事もあろうにやんちゃ盛りの兄と弟達は蛇を棒で叩き殺してしまいました。
「お兄ちゃん、駄目だよ‼蛇さん可哀想だよ‼蛇さん何も悪いことはしていないんだよ‼」
と、泣きながら止める私の言葉も兄は聞いてはくれません。
「馬鹿‼蛇は毒持っていたら死ぬんだぞ‼危ないからあっち行け‼」
…とうとう、兄は蛇さんを殺めてしまいました。
兄と弟は気が付いていなかった。
その蛇さんは目が真っ赤だったことと…殺めた兄達を睨んでいたことに。
普通の蛇はあんな眼の色はしていませんでしたし、見かけませんでした。
蛇さんの目が真っ赤な事に気が付いたのは私だけで、兄達は気付いていなかったのは不思議でした。

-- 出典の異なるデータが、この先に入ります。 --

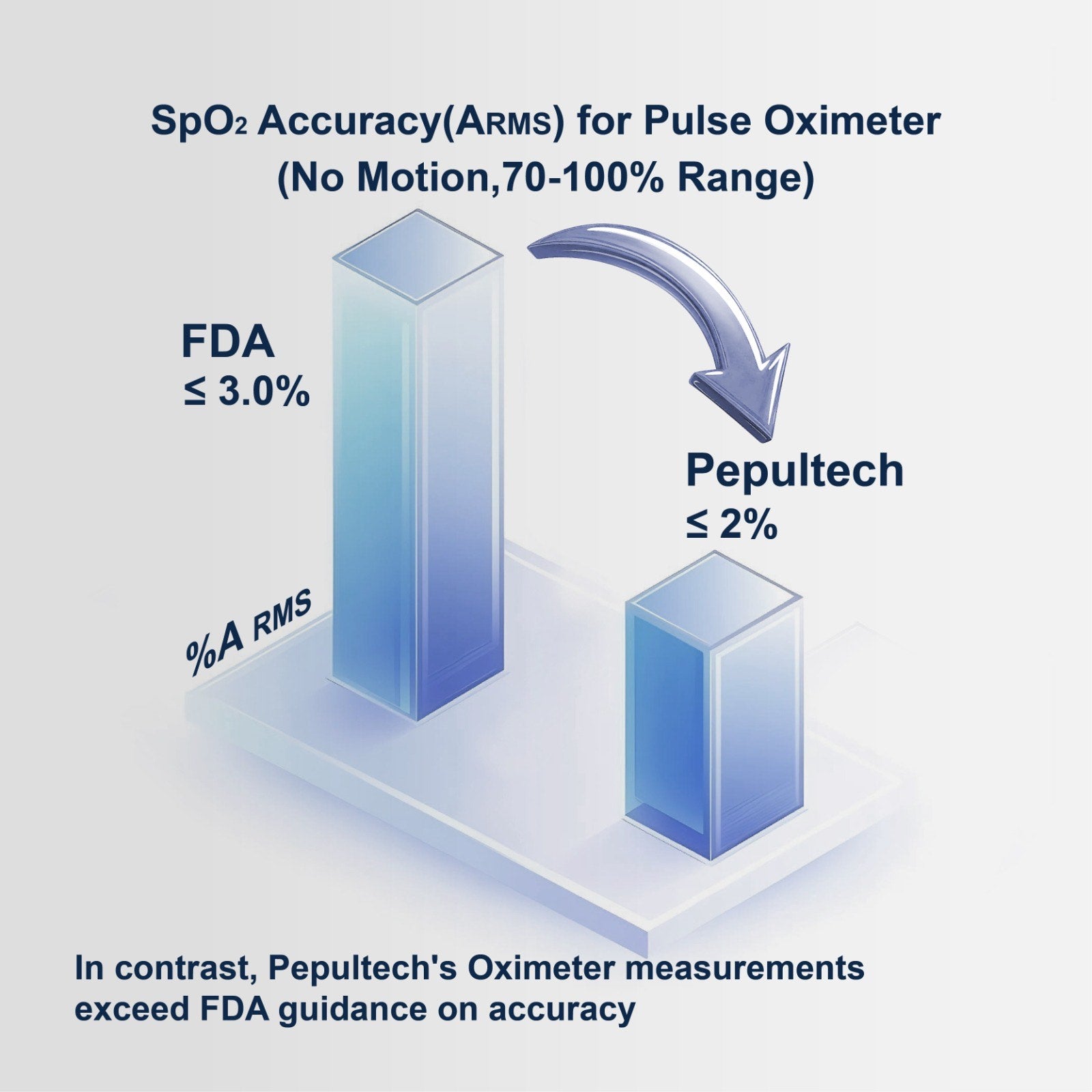 $SpO_2$ Accuracy($A_{RMS}$) for Pulse Oximeter
(No Motion,70-100% Range)

FDA
≤ 3.0%

Pepultech
≤ 2%

%A RMS

In contrast, Pepultech's Oximeter measurements exceed FDA guidance on accuracy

家に帰り、お昼ご飯を食べて祖母とお昼寝をしていました。
その時、不思議な夢を見たのです。
真っ白い着物を着て真っ赤な瞳をした綺麗な男の人がいました。
「そなたは助けてやろう。懸命に止めてくれたな。兄や弟は戒めだ。」
…と、私に告げました。
夕方、目を覚ますと祖父母が慌てていました。
兄達が全身に赤い蕁麻疹が出て高い熱を出していました。
そのまま病院へ兄達は運び込まれましたが、原因は不明だったそうです。
私は怖くなり、両親や祖父母に兄達が昼間に蛇さんを殺めた事を話しました。
「そっか。教えてくれて有り難うね。栞も怖かったね。大丈夫、明日蛇さんのお墓を作ろうね。」
「蛇はむやみやたらに虐めてはいけないんだよ。神様の御使いでもあるんだよ。」
祖父と父がそう教えてくれました。
その日の夜にまた男の人が出てきました。
「助けられなくてごめんなさい。お兄ちゃん達が酷いことをしてごめんなさい。でも…大好きなお兄ちゃん達だから連れていかないで。」
「仕方無い。そなたに免じて許そう。優しい娘だな。兄弟と仲良くな。無闇な殺生はするなと伝えておきなさい。」
優しく笑い頭を撫でてくれました。
次の日に母と祖父と一緒に蛇さんのお墓を作りました。
後日談:
- 長々とすみません。 読んで下さり有り難うございます。 一寸の虫にも五分の魂と言うことわざがあります。 曾祖父は中々素晴らしいことを祖母に伝えておいてくれたようで、祖母は私に沢山の大切な事を教えてくれます。 先人達は素晴らしいことを教えてくれます。 本来なら兄達は命を落としてしまっても仕方のない事を仕出かしたのかも知れませんが、蛇さんは優しい方だったので見逃してくれたのかも知れませんが、そんな優しい蛇さんだからこそ未だに辛いです。 蛇さんの亡骸を埋めた場所を通るときは手を合わせています。